* [Passage to read]

__________________________________________________

Studio album by Dizzy Gillespie
- Released: 1959
- Recorded: December 17, 1957
- Studio: NYC
- Genre: Jazz
- Length: 41:10
- Label: Verve MGV 8352
- Producer: Norman Granz

Dizzy Gillespie chronology
| Have Trumpet, Will Excite! (1959) | The Greatest Trumpet of Them All (1959) | A Portrait of Duke Ellington (1960) |

= The Greatest Trumpet of Them All =

The Greatest Trumpet of Them All is a 1959 album by trumpeter Dizzy Gillespie featuring Benny Golson, recorded in 1957 and released on the Verve label.

==Reception==
The AllMusic review states: "For many other jazz musicians this would be a 'good' or even 'fine' effort, but Dizzy Gillespie has recorded too much classic music for this disappointment to rate very high."

__________________________________________________

* [Provided material]
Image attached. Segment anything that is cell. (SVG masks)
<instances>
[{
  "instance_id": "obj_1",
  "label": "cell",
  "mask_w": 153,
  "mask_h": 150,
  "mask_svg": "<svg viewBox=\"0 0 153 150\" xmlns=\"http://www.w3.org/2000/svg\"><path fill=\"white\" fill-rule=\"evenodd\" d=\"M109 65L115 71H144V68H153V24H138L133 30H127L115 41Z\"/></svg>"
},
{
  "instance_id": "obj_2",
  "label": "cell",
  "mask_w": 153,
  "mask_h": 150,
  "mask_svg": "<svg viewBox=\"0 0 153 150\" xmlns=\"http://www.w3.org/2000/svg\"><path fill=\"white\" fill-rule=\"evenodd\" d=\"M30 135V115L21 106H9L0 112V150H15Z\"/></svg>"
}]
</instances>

__________________________________________________

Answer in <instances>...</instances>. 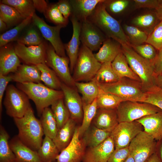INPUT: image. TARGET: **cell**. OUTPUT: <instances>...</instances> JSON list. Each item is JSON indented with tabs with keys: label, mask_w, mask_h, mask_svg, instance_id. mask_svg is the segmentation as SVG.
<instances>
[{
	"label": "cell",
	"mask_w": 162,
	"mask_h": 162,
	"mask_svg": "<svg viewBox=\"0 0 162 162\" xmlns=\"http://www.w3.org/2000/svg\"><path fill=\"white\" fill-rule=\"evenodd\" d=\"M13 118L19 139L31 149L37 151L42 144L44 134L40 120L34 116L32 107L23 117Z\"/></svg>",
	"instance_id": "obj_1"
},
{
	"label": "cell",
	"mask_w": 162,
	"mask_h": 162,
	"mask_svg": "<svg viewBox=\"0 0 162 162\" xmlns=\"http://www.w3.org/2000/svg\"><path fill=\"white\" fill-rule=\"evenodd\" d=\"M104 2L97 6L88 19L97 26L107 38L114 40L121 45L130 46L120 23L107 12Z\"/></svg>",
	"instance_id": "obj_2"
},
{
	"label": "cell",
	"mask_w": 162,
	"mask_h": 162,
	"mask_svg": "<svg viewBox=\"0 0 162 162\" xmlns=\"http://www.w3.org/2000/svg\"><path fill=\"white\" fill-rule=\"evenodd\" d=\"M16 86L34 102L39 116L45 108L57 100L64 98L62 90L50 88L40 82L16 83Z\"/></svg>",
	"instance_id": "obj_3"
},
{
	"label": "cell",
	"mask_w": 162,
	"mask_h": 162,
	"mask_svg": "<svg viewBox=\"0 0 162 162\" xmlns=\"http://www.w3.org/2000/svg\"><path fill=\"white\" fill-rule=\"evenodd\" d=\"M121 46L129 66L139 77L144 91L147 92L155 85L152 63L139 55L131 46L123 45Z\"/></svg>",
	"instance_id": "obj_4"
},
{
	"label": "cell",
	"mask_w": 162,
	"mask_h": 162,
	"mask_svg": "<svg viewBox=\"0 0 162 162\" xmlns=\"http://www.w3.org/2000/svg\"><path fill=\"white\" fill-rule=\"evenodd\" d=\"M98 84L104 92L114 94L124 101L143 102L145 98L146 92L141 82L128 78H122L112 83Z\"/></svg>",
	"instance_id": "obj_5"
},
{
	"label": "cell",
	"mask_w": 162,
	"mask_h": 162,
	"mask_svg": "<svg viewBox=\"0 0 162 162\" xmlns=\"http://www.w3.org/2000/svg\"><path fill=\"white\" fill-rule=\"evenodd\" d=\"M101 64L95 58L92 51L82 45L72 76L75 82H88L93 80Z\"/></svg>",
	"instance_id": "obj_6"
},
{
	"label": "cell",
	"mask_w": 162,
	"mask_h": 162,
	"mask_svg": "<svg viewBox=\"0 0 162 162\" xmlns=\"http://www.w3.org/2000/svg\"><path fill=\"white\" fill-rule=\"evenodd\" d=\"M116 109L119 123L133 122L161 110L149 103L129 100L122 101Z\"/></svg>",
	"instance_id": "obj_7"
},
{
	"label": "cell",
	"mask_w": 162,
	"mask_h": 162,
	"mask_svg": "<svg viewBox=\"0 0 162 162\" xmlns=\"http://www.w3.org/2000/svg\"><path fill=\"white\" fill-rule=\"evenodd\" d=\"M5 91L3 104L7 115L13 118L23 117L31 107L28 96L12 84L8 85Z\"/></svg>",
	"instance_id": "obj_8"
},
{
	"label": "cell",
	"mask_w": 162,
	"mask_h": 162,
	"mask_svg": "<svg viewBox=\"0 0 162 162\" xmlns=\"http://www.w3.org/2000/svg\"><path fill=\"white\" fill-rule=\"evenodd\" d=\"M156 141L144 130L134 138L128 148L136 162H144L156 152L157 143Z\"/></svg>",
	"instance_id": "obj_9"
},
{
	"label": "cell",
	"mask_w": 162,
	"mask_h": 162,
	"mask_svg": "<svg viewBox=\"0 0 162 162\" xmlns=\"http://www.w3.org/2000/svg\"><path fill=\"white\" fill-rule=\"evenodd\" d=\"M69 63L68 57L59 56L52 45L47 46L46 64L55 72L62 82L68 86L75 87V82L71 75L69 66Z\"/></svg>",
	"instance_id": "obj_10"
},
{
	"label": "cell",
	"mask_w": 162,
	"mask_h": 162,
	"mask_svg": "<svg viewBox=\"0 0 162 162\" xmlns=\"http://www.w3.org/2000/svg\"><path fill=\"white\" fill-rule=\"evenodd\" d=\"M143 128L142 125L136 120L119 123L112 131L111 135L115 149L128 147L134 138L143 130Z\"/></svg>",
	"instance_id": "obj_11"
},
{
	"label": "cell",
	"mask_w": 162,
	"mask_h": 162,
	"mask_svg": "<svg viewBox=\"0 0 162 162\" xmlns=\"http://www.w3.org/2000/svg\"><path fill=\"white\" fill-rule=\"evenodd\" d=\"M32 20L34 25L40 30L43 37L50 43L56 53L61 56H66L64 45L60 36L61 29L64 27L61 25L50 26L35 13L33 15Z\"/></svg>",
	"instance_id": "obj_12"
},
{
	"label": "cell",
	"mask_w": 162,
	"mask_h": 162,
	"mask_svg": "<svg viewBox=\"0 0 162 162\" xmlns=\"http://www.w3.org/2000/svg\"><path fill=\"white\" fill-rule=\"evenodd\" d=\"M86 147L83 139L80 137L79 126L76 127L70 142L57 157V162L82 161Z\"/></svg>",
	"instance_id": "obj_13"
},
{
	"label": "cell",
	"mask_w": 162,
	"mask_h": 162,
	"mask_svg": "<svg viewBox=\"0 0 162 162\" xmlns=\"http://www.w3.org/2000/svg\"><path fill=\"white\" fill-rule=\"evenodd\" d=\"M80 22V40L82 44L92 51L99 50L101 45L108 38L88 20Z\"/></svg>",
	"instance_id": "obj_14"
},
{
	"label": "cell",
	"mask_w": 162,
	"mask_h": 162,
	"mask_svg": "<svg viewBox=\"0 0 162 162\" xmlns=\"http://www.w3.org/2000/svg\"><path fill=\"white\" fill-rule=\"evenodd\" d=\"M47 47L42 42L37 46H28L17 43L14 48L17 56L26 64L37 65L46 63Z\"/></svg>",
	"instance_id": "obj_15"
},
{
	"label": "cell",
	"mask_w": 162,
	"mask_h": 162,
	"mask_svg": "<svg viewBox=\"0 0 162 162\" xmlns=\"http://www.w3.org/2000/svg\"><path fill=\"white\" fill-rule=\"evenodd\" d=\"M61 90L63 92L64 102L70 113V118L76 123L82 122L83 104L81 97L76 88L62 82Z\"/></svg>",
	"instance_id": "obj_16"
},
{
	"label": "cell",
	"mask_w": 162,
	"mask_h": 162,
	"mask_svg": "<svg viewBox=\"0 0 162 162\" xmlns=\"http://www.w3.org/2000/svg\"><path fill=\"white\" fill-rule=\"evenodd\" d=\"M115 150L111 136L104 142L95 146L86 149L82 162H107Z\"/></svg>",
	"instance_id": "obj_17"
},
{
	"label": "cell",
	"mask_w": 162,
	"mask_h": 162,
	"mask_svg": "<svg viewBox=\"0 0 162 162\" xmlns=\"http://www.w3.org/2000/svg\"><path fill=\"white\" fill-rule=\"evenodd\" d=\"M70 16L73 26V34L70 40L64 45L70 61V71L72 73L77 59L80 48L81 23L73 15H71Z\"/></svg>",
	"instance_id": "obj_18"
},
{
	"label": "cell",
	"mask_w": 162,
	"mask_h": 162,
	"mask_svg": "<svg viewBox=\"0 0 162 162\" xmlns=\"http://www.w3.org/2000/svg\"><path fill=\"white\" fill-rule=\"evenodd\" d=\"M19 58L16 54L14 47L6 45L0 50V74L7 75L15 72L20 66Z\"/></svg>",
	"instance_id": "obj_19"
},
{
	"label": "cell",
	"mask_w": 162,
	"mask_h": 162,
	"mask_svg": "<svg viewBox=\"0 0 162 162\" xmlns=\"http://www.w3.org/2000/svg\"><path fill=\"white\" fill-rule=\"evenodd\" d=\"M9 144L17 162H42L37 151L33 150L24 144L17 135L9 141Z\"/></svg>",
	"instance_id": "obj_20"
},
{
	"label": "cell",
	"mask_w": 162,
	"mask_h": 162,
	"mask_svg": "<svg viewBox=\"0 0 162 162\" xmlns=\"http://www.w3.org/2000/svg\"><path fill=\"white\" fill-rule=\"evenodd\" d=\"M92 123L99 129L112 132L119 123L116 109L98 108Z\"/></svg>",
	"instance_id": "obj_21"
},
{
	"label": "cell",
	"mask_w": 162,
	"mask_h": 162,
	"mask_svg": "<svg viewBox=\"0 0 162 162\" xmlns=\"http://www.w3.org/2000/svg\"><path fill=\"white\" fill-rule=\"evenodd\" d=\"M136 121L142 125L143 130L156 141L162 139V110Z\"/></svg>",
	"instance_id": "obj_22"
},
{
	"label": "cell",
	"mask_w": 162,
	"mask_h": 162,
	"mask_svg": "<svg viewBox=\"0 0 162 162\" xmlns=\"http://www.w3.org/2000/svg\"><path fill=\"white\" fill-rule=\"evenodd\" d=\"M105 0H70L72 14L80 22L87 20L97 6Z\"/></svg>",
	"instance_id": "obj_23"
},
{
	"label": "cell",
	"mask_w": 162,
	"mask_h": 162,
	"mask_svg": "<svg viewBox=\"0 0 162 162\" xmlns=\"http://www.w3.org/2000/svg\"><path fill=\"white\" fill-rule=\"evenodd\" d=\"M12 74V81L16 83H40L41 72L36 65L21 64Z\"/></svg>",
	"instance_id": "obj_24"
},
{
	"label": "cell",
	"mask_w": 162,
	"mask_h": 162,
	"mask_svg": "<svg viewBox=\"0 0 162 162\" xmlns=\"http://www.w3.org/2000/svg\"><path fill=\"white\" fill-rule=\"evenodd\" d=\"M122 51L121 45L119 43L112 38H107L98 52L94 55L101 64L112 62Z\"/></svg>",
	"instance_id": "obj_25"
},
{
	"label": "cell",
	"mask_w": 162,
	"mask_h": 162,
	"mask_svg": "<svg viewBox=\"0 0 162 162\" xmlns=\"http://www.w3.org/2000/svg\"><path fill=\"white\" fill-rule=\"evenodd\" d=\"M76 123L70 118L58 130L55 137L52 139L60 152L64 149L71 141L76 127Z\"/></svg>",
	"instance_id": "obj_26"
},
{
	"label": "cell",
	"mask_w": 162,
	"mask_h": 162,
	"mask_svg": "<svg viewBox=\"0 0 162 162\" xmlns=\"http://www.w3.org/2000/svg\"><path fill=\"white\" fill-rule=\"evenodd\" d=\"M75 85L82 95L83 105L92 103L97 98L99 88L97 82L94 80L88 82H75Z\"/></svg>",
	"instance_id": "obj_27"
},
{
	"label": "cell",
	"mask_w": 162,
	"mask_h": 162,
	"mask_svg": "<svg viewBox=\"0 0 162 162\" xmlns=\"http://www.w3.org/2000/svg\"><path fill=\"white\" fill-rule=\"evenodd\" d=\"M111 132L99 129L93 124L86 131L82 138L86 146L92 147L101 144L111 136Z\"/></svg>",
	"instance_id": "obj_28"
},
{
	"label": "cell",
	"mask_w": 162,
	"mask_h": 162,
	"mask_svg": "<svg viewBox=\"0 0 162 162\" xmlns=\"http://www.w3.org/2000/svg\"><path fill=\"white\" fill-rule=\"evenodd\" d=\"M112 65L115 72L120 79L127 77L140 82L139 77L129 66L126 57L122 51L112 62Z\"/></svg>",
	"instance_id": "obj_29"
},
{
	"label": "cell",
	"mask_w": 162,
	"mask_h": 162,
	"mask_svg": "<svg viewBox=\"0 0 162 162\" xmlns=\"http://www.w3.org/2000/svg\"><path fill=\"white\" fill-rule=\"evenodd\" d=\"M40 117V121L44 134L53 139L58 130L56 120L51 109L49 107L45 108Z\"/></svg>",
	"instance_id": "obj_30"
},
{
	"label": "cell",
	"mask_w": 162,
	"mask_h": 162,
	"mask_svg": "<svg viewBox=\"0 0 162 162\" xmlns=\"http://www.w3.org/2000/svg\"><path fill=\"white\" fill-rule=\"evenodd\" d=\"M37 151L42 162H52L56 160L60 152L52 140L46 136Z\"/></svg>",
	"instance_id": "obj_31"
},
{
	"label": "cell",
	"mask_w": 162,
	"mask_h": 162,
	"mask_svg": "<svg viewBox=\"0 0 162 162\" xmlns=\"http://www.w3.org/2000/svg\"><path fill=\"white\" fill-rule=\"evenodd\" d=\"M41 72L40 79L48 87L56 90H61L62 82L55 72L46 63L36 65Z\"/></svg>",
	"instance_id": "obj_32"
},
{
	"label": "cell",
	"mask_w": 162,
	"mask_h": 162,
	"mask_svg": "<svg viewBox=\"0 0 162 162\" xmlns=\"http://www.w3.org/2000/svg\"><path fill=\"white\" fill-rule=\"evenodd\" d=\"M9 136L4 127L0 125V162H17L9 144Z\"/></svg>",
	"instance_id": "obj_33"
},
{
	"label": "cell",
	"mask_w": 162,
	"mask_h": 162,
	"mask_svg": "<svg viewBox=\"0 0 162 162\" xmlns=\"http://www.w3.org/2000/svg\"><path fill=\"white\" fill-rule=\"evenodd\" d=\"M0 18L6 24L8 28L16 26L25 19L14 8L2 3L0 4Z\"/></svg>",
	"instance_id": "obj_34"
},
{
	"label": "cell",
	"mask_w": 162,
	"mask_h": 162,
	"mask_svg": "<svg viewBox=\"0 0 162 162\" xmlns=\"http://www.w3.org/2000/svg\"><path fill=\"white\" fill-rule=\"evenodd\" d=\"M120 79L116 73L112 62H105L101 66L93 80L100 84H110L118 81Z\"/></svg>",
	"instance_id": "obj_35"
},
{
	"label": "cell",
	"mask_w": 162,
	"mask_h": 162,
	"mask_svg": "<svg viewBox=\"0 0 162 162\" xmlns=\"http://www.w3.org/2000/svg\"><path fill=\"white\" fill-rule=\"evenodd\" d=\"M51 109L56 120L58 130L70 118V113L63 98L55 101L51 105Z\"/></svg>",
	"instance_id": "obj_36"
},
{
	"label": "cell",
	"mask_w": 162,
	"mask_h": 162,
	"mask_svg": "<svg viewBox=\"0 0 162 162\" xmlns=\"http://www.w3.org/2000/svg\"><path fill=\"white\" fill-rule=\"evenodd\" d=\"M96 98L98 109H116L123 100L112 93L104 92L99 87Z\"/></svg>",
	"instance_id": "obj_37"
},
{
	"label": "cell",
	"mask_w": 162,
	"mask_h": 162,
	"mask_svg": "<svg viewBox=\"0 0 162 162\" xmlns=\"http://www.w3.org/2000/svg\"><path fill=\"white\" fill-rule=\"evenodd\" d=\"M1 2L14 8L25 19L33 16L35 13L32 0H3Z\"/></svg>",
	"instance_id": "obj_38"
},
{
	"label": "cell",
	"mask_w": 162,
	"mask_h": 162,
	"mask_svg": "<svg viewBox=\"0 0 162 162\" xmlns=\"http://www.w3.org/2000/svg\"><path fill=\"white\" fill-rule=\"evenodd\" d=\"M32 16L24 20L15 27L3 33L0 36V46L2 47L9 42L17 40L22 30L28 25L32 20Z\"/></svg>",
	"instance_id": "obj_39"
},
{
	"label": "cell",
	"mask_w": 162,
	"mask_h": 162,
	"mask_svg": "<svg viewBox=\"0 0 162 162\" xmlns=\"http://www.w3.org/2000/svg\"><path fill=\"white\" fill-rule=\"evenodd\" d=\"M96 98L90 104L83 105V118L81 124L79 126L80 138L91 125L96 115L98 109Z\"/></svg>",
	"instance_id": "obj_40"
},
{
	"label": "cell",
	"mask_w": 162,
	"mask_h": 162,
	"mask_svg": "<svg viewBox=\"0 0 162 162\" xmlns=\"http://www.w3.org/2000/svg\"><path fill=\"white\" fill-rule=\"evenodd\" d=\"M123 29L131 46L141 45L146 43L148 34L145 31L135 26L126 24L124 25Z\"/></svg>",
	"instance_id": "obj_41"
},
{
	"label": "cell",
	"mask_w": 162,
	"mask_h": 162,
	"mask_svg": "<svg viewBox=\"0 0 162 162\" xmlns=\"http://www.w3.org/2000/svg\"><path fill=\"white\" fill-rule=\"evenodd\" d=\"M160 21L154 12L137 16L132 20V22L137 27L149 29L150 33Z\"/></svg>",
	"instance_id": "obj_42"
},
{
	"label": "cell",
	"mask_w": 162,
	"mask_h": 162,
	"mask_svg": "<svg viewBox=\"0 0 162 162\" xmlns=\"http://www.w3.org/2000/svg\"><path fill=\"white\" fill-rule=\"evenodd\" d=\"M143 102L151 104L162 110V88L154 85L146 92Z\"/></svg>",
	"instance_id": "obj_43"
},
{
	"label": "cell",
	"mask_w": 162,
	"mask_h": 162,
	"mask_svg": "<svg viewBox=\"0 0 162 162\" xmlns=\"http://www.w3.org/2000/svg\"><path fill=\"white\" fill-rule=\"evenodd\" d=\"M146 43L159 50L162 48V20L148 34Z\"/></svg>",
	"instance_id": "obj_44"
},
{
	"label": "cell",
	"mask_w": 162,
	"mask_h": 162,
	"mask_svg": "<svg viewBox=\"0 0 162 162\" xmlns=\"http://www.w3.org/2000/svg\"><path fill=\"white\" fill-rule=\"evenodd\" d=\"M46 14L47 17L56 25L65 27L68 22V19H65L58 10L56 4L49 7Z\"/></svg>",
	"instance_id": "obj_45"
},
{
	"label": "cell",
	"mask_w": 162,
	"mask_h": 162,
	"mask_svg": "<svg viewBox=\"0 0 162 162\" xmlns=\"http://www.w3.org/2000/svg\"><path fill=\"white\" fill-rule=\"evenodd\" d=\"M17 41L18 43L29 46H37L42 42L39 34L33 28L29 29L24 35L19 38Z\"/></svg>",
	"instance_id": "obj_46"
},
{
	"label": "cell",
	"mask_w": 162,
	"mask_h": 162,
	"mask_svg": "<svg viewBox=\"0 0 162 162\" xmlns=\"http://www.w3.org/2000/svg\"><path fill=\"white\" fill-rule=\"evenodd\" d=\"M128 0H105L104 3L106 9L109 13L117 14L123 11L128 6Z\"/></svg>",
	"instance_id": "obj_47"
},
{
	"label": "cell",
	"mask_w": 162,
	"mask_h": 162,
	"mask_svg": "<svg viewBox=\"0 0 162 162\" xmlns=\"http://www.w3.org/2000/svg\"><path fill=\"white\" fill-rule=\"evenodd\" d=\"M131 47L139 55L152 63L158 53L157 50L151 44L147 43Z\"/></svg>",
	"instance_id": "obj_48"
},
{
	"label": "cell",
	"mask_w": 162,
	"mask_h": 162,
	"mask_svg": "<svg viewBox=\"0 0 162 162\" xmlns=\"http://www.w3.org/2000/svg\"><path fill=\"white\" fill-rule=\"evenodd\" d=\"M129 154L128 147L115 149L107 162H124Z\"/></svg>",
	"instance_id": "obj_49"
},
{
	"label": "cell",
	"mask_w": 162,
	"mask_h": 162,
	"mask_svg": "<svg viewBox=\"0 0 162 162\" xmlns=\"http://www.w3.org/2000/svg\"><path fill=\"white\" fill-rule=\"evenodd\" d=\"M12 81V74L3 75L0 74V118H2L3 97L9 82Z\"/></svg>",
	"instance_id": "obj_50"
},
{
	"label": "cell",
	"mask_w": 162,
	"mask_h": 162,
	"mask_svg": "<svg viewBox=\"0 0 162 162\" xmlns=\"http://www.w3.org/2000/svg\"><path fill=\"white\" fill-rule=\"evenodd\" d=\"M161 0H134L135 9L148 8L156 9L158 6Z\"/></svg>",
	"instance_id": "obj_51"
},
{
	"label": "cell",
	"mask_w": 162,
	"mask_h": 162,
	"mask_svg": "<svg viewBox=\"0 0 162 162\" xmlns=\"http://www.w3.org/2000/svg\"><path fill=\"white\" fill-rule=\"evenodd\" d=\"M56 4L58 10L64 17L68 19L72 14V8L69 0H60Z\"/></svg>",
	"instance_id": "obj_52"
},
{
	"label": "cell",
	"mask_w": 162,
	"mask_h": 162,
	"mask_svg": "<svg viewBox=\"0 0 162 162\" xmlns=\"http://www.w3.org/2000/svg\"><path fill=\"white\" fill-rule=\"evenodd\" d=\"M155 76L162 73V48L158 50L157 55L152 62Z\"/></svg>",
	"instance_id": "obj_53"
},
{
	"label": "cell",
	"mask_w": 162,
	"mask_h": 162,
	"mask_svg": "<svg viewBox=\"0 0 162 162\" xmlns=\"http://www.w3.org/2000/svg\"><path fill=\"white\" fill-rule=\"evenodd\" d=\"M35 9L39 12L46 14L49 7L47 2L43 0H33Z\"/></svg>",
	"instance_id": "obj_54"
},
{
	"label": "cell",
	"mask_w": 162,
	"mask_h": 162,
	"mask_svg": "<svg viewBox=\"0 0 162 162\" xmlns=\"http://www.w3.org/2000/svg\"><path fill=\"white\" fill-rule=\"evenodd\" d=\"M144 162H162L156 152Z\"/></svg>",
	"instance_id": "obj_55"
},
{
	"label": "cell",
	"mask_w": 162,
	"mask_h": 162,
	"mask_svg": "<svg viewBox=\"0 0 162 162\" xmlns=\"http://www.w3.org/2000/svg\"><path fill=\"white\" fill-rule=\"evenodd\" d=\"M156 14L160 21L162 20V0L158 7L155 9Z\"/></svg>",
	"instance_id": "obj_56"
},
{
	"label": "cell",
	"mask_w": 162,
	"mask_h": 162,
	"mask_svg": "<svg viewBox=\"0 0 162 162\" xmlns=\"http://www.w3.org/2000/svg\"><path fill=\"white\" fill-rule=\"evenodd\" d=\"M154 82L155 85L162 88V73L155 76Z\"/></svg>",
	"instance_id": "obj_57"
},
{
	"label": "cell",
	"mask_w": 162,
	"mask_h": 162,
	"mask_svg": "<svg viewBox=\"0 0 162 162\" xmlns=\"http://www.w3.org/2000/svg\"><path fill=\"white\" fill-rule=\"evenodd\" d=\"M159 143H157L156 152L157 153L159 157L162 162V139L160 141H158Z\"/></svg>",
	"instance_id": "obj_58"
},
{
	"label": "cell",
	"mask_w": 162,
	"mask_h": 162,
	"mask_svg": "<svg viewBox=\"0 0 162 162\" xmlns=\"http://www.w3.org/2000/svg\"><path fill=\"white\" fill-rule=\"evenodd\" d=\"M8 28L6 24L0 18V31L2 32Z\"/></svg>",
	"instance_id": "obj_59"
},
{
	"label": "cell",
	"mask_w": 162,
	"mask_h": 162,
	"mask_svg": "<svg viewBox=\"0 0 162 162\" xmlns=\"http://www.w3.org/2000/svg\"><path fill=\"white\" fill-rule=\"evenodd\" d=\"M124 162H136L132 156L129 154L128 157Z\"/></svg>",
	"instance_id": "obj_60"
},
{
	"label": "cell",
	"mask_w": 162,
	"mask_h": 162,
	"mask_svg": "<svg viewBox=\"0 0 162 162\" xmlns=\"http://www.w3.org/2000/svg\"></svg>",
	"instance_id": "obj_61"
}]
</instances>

__________________________________________________

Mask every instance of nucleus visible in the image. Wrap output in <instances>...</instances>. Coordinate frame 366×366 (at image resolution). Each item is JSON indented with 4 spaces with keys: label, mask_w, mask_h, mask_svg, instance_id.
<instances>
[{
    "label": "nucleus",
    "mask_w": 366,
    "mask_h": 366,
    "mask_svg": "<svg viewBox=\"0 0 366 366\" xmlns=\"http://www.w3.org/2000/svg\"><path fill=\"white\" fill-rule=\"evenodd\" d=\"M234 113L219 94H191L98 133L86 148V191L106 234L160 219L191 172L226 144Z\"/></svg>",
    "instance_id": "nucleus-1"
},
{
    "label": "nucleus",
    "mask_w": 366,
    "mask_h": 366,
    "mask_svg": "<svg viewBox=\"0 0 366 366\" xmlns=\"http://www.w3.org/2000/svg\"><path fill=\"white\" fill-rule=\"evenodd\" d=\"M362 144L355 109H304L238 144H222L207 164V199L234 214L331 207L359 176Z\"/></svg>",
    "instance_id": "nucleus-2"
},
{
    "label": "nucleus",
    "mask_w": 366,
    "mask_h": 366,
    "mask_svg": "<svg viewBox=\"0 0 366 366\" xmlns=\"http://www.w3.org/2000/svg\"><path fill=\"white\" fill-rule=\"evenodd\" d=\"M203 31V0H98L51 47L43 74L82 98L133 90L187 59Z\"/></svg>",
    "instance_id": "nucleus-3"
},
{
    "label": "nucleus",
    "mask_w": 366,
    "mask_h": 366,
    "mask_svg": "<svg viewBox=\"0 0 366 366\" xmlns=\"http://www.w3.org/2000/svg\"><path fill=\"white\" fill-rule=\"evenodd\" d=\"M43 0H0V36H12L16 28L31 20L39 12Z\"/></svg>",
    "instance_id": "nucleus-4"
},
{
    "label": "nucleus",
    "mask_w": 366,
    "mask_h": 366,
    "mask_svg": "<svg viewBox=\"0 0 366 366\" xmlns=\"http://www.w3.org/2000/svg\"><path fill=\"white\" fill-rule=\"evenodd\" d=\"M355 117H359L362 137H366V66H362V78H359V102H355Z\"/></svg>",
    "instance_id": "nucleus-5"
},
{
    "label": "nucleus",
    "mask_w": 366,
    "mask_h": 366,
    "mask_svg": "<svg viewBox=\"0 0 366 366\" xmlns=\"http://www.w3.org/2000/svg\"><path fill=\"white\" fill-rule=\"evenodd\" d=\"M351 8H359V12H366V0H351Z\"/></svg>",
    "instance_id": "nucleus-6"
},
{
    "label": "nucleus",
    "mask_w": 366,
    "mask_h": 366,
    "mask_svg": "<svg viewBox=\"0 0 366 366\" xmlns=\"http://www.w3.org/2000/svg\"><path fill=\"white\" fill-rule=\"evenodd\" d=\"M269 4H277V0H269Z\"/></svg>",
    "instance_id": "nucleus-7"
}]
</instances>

__________________________________________________

* [Instruction A] Update the album text from the words containing "Dizzy Gillespie chronology" through the words ending "the Verve label.", replacing "trumpeter" with "bandleader".
* [Instruction B]
Answer these about the album text:
(i) On what date was the album recorded?
(ii) Who produced it?
(iii) Which musician does the album feature besides Dizzy Gillespie?
Answer only from the album text above.

* [Worked solution A]
Dizzy Gillespie chronology
| Have Trumpet, Will Excite! (1959) | The Greatest Trumpet of Them All (1959) | A Portrait of Duke Ellington (1960) |

= The Greatest Trumpet of Them All =

The Greatest Trumpet of Them All is a 1959 album by bandleader Dizzy Gillespie featuring Benny Golson, recorded in 1957 and released on the Verve label.

* [Worked solution B]
(i) December 17, 1957
(ii) Norman Granz
(iii) Benny Golson